When I was a teenager, if a doctor performed an abortion, he would have been sent to prison. The legalization of murder of our unborn has taken the lives of about forty million babies under the guise of a woman's right to choose. Who has the authority to approve of a mother murdering her unborn child? What choice does the child have?
Another serious concern is the removal of prayer from our public schools and forbidding invocations and benedictions at our graduation exercises and sports events. Congress is opened with prayer. We have a national prayer breakfast, the President and all elected officials place their hand on the Bible and take the oath of office, and prayer is included in all of these events. Adult men and women have chosen their course in life, but children need help in choosing their destiny.
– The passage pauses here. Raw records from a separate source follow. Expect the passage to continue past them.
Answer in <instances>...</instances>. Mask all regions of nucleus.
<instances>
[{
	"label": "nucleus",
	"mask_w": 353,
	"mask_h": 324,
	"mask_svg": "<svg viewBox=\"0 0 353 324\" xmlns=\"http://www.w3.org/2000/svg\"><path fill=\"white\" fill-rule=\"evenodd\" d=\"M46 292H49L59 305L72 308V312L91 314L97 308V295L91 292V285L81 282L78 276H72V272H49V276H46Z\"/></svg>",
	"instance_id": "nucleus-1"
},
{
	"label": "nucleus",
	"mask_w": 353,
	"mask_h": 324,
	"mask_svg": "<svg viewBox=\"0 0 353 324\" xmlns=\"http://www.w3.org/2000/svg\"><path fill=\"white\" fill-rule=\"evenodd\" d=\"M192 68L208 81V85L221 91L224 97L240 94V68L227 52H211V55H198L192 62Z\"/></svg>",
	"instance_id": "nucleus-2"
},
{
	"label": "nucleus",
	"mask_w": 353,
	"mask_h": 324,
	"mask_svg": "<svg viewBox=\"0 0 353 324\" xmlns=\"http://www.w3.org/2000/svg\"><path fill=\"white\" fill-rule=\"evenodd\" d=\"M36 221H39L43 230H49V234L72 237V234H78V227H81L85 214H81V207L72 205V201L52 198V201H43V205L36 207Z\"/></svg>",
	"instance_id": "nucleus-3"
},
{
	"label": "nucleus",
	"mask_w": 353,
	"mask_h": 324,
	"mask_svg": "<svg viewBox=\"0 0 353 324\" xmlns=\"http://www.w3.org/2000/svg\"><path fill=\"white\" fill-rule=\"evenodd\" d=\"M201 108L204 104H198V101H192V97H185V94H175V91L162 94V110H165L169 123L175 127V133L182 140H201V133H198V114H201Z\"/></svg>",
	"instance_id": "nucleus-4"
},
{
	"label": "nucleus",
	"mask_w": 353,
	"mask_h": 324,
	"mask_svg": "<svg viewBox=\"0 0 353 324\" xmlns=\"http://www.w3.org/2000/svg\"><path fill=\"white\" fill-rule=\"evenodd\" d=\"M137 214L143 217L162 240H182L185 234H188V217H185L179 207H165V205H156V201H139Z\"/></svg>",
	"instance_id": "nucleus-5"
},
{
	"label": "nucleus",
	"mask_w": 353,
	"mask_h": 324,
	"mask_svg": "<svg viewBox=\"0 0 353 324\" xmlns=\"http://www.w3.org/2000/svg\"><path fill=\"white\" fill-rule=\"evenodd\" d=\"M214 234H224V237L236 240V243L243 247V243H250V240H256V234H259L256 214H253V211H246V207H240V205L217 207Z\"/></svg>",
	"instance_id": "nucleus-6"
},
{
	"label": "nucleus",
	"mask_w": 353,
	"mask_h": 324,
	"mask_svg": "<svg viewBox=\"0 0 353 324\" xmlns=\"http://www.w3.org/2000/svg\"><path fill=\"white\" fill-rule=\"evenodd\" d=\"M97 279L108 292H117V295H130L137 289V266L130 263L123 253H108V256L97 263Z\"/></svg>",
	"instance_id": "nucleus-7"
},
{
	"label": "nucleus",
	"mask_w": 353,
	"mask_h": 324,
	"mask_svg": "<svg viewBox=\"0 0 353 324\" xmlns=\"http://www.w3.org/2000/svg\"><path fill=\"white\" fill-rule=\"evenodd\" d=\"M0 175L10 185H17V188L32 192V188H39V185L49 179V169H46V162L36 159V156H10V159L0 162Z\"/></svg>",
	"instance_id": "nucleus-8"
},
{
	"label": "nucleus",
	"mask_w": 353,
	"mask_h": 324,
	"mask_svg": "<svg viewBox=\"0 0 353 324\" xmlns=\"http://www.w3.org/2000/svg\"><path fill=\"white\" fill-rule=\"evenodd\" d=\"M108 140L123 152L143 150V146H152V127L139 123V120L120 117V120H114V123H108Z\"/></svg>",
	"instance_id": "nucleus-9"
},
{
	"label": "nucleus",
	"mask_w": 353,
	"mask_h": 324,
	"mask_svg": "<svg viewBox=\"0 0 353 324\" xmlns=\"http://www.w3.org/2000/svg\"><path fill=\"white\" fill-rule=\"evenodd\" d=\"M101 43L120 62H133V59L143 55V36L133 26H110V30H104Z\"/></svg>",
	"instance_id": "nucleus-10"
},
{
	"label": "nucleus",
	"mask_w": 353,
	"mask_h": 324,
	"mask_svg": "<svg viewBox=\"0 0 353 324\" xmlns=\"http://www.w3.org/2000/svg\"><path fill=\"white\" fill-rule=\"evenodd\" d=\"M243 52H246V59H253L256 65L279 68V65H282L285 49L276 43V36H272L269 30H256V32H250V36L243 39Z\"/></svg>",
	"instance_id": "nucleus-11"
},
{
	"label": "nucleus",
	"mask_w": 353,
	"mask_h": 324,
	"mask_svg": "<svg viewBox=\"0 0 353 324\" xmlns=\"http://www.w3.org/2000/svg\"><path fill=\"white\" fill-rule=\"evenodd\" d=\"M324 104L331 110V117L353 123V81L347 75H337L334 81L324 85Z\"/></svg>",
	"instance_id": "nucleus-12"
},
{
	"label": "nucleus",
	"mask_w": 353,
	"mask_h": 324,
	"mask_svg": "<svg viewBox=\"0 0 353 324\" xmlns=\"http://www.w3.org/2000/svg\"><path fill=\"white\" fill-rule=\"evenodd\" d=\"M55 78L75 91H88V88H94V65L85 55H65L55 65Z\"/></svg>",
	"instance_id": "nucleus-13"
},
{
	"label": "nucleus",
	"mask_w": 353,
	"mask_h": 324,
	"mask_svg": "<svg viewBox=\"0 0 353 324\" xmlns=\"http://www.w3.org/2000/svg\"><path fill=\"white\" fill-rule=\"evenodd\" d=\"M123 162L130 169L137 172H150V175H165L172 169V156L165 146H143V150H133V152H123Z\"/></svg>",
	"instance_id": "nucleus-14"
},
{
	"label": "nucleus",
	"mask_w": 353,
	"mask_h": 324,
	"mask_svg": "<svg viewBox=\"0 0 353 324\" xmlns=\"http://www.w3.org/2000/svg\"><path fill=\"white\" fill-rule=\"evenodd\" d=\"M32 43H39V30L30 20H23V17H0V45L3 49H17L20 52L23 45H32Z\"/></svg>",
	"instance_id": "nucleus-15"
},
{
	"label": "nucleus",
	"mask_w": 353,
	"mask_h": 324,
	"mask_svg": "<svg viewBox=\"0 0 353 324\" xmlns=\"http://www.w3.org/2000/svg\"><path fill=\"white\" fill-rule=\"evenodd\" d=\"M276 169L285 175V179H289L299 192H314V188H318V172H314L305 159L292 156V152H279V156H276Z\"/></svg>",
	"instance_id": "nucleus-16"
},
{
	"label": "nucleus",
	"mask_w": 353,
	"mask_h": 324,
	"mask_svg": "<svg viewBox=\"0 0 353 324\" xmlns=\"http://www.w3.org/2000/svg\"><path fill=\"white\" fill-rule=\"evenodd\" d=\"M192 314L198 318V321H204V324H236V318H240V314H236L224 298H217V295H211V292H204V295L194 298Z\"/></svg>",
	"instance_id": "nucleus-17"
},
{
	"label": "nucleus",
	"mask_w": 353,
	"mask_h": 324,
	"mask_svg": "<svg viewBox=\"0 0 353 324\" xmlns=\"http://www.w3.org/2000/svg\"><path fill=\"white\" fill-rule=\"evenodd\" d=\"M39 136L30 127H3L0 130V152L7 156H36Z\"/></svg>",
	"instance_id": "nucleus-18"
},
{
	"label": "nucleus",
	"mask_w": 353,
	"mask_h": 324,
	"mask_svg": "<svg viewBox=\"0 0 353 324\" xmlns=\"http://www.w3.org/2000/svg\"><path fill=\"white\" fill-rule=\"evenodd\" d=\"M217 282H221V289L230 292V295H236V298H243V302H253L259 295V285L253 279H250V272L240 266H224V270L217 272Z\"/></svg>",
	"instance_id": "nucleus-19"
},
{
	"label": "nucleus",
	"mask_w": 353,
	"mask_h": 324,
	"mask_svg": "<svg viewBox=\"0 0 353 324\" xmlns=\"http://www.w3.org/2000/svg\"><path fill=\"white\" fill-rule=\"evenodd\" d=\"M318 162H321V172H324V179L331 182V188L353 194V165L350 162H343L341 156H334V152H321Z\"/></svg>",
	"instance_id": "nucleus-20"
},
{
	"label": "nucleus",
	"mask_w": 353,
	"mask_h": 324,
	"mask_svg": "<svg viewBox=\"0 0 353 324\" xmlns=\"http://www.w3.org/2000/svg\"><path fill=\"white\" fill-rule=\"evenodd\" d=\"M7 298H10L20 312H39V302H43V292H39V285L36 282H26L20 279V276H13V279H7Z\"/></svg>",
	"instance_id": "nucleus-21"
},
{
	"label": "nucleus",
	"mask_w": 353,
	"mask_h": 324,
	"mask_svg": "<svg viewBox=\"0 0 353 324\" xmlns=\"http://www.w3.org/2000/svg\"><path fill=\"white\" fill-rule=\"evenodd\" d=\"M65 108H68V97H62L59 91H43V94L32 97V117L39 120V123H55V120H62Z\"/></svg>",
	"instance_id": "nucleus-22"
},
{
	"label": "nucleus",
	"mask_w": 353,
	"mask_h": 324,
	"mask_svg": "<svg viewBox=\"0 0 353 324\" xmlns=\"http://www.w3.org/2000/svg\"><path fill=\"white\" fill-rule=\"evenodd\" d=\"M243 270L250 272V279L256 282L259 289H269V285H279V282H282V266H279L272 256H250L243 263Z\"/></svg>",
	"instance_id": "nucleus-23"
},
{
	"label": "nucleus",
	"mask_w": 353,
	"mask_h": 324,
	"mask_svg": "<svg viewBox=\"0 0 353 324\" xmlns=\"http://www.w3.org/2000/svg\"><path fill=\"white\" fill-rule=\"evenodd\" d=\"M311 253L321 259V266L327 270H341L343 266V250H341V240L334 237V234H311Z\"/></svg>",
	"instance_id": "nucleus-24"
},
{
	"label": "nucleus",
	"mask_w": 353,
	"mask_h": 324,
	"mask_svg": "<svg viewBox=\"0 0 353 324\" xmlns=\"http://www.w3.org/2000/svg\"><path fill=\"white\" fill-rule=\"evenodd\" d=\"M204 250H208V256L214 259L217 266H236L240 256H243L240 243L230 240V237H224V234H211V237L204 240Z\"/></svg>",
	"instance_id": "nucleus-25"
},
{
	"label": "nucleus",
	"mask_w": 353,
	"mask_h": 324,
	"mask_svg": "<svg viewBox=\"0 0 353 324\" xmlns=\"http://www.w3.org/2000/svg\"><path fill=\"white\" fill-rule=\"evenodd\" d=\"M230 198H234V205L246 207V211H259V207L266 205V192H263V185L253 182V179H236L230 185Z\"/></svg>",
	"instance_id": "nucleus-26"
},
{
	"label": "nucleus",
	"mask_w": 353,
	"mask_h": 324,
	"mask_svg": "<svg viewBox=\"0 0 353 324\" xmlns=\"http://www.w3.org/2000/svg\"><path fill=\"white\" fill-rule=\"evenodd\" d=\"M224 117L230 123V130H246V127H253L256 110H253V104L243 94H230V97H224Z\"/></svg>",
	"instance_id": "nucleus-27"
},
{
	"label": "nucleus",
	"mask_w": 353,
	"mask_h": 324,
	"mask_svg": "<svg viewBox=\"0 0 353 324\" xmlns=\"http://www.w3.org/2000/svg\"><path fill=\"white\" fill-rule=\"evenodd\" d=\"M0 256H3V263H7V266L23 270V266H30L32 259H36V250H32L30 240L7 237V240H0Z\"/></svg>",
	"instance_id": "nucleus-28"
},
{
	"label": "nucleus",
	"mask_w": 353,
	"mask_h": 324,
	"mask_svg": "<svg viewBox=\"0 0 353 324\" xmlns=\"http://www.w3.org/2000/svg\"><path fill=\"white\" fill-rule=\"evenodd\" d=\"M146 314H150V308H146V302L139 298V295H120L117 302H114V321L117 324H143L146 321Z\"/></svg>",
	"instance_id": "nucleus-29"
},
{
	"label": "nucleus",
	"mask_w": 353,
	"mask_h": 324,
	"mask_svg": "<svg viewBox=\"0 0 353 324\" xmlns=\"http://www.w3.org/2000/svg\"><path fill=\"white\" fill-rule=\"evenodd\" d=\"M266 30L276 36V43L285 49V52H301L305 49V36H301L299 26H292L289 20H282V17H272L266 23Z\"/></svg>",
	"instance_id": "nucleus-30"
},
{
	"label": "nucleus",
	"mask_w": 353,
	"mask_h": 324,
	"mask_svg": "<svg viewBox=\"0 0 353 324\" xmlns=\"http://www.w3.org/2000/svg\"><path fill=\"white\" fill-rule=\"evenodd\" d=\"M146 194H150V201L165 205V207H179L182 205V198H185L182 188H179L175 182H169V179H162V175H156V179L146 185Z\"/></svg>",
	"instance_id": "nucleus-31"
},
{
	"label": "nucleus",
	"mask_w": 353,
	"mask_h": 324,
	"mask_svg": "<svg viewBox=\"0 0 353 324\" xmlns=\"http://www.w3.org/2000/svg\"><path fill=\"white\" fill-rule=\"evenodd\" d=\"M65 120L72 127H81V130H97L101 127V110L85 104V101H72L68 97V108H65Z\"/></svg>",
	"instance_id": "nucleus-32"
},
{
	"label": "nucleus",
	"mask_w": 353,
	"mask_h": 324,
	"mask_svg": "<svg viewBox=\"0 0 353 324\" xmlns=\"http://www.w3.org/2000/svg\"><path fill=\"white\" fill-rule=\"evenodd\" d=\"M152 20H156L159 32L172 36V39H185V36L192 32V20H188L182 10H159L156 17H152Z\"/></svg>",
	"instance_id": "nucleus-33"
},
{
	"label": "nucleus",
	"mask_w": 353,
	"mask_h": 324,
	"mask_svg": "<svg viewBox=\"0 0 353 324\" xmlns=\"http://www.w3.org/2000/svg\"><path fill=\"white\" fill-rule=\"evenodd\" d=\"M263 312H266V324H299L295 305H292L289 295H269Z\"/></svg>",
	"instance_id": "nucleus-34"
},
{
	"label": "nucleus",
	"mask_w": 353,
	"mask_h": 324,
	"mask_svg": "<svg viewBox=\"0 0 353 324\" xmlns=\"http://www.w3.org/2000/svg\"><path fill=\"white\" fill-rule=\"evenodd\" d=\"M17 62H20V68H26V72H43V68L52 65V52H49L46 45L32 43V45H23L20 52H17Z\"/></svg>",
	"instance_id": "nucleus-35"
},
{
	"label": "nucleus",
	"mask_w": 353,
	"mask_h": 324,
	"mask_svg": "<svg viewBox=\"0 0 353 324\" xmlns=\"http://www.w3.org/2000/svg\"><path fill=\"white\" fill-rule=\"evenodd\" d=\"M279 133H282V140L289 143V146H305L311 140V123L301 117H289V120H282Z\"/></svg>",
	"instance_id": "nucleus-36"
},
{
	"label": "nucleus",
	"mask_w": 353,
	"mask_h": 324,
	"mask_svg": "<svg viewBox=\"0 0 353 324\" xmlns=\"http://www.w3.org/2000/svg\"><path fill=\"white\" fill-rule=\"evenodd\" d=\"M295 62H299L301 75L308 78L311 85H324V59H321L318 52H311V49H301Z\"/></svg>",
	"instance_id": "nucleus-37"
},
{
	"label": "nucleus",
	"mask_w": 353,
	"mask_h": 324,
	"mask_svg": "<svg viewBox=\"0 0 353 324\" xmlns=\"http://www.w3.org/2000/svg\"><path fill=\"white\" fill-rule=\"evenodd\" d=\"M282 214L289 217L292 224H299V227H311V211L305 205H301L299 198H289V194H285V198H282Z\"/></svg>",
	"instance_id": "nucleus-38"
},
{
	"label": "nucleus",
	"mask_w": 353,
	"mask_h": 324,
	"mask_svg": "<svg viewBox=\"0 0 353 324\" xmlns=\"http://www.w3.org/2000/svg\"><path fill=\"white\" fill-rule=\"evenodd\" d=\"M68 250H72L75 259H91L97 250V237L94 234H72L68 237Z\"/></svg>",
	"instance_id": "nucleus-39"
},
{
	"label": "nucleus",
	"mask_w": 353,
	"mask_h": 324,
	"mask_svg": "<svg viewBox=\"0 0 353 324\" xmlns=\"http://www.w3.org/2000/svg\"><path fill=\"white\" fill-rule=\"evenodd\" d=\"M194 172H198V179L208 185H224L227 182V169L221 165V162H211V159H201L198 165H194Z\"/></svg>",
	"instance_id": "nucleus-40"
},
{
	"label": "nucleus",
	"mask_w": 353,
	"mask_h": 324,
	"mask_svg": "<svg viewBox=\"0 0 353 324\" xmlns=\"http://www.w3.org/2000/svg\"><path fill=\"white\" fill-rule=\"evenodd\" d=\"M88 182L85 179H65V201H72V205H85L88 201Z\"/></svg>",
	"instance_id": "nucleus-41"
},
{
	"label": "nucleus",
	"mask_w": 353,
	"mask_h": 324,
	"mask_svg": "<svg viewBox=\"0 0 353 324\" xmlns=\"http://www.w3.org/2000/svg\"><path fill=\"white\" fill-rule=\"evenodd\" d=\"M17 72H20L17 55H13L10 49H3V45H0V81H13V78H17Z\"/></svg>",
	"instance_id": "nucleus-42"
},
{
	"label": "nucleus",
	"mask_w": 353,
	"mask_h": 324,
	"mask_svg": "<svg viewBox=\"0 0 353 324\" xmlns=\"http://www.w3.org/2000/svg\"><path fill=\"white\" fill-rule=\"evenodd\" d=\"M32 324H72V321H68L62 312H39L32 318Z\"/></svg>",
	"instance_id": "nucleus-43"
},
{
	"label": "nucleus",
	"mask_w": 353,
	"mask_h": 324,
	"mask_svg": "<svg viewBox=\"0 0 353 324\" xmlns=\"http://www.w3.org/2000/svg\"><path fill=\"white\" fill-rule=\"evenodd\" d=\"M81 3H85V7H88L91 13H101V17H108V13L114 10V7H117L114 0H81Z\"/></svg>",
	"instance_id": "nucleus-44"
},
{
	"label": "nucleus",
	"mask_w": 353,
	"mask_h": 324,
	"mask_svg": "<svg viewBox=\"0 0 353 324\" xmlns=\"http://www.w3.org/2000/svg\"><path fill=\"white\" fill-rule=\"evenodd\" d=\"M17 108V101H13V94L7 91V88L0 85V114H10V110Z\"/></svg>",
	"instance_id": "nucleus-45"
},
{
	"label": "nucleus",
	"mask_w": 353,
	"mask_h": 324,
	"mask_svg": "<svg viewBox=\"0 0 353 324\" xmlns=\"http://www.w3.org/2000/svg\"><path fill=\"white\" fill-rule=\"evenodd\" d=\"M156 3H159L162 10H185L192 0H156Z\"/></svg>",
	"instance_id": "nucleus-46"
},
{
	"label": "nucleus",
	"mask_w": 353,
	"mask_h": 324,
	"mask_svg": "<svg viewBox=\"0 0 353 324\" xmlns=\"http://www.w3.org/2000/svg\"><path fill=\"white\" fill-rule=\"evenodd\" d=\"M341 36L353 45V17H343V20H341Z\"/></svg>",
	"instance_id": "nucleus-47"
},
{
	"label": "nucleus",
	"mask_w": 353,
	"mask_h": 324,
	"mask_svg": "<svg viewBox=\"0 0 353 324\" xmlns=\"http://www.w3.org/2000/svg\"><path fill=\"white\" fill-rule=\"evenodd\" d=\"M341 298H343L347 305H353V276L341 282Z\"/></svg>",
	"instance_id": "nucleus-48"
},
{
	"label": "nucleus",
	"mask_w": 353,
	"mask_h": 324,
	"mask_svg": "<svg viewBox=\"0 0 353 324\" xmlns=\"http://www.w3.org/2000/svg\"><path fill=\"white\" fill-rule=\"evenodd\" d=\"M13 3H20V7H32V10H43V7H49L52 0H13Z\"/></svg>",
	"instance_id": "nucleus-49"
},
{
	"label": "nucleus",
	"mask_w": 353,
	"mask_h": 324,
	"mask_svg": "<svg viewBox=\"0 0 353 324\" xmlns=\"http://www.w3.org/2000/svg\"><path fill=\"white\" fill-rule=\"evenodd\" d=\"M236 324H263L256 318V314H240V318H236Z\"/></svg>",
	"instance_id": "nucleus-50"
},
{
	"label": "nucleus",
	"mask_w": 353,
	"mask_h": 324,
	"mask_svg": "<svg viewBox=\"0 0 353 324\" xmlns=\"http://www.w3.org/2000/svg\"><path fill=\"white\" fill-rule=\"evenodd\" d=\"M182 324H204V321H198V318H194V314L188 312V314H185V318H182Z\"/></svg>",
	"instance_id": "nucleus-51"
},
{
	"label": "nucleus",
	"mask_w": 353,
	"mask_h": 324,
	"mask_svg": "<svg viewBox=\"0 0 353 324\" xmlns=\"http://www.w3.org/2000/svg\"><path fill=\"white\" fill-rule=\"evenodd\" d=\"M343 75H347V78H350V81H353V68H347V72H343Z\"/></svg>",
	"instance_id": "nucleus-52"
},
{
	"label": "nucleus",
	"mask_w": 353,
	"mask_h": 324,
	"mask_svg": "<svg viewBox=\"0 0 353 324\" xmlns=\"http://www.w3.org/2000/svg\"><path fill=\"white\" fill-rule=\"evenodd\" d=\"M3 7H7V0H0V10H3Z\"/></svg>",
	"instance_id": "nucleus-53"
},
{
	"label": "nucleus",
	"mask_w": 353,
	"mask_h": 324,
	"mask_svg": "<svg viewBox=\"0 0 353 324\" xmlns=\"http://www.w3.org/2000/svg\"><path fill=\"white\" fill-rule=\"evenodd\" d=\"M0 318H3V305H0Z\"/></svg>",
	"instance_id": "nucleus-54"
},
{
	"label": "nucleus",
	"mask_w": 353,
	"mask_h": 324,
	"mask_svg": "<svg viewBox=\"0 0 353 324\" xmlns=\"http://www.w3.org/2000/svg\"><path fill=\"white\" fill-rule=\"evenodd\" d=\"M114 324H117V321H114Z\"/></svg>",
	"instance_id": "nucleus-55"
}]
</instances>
Since we have abdicated our personal responsibility to teach our children about God in our public schools, juvenile delinquency has risen and the juvenile courts and facilities are filled to capacity. Children are killing each other as well as murdering their parents. If our children feel they have no moral responsibility then they are just like the animals of the fields. What can we expect when there is no moral obligation to society nor to the importance of human life.
I urge you to oppose any legislation authorizing same-sex marriages. Legalizing same-sex marriages would undermine the biblical and traditional concept of the family in our nation and would further lead to our nation's downfall.
Our children and youth are the future of our nation. Our country is only 226 years old. The following scriptures were quoted by my father many times in his speeches:
"The wicked shall be turned into hell and all nations that forget God." (Psalm 9:17)
"Righteousness exalteth a nation; but sin is a reproach to any people." (Proverbs 14:34)
Even though America has forsaken the old paths, there is an answer for our dilemma. This promise is from the God of the universe found in 2 Chronicles 7:14: "If my people, which are called by my name, shall humble themselves, and pray, and seek my face, and turn from their wicked ways; then will I hear from heaven, and will forgive their sin, and will heal their land."
Our land needs healing and you nine members of the U.S. Supreme Court have the power to turn our nation around. If this does not happen, I firmly believe that when you personally stand before God, the blood of the unborn will cry out against you, and you will be held responsible for not leading our nation in the right direction. This letter may not have any bearing on what you may or may not do, but I have done what I feel strongly about and feel that I have fulfilled my responsibility to God and to my country, and what my late father would be pleased to know that I did.
Sincerely yours,
George E. York
Retired Elder, Church of the Nazarene
Conclusion
One of the reasons America's Founding Fathers chose to throw-off the government of King George III was that the King had installed judges who perverted justice. In the Declaration of Independence one of the grievances they listed against the King was that he instituted judges who were "dependent on his will alone" (grievance nine). The moral decline of America is not primarily the result of ballot-box choices of Americans, but rather the result of a new crop of tyrannical judges willing to pervert American law. Like Reverend York, many Americans could aptly say what the Signers of the Declaration of Independence said:
In every stage of these oppressions we have petitioned for redress in the most humble terms; our repeated petitions have been answered only by repeated injury.
Rejecting the "Laws of Nature and of Nature's God," they have made America's laws "dependent on [their] will alone." What the Signers said of King George may also be said of such judges, that they are individuals "whose character is thus marked by every act which may define a Tyrant, [and] is unfit to be the ruler of a free people."
May God make this present generation of Americans equal to the Signers of the Declaration of Independence in conviction and courage!
America deserves to know its true heritage.